Affiliated with both the David Geffen School of Medicine at UCLA and the UC Irvine School of Medicine, county-owned Kern Medical Center cares for more than 16,000 patients annually and includes affiliated clinics that cover more than 100,000 patients. The 222-bed central California teaching hospital ultimately expects to receive in excess of $11 million, covering the initial investment in OpenVista, from the federal government over the life of the Meaningful Use reimbursement program established by the American Recovery and Reinvestment Act (ARRA).
“Imagine that every county hospital in the United States chose the same responsible path as Kern Medical Center. Local taxpayers would enjoy better care and save millions compared to the cost of other EHR systems,” said Medsphere President and CEO Irv Lichtenwald. “And all county hospitals could be connected and sharing patient records and valuable best practices. Kern and CEO Paul Hensler deserve credit for leading the way among publicly supported hospitals, and Medsphere congratulates them on receiving federal funds.”
Above and beyond the dollars saved on an EHR with OpenVista, Kern also calculates that the hospital will save from $1 million to $1.5 million annually on the elimination of paper and other costs associated with traditional patient record keeping.
“Many have argued that the implementation of an EHR is an organizational project, not an IT project.
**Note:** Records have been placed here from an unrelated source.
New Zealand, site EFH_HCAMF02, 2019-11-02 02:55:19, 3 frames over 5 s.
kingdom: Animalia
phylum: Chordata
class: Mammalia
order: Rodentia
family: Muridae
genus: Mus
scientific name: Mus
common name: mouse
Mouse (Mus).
I agree, which is why I am so proud of the clinicians and staff here at Kern, who determinedly did the heavy lifting necessary for federal reimbursement,” said Kern Medical Center CEO Paul Hensler, FACHE. “When I see the multimillions of dollars other hospitals are spending to receive a fraction of their overall costs, I know that Medsphere and OpenVista was the right choice for our patients and local taxpayers.”
Kern Medical Center joins other Medsphere hospital partners who have received federal stimulus funds. Midland Memorial Hospital recently received $3.3 million of more than $7 million expected over the life of the Meaningful Use program; Hoboken University Medical Center earlier received about $3 million of an estimated $8 million in total federal reimbursement.
According to statistics provided by the Centers for Medicare and Medicaid Services (CMS), slightly less than 14 percent of all U.S. hospitals have met Meaningful Use requirements and received stimulus funds. As one of a select group of hospitals that have received federal reimbursement, Kern Medical Center has demonstrated what a community hospital can accomplish with the right system, partners and commitment.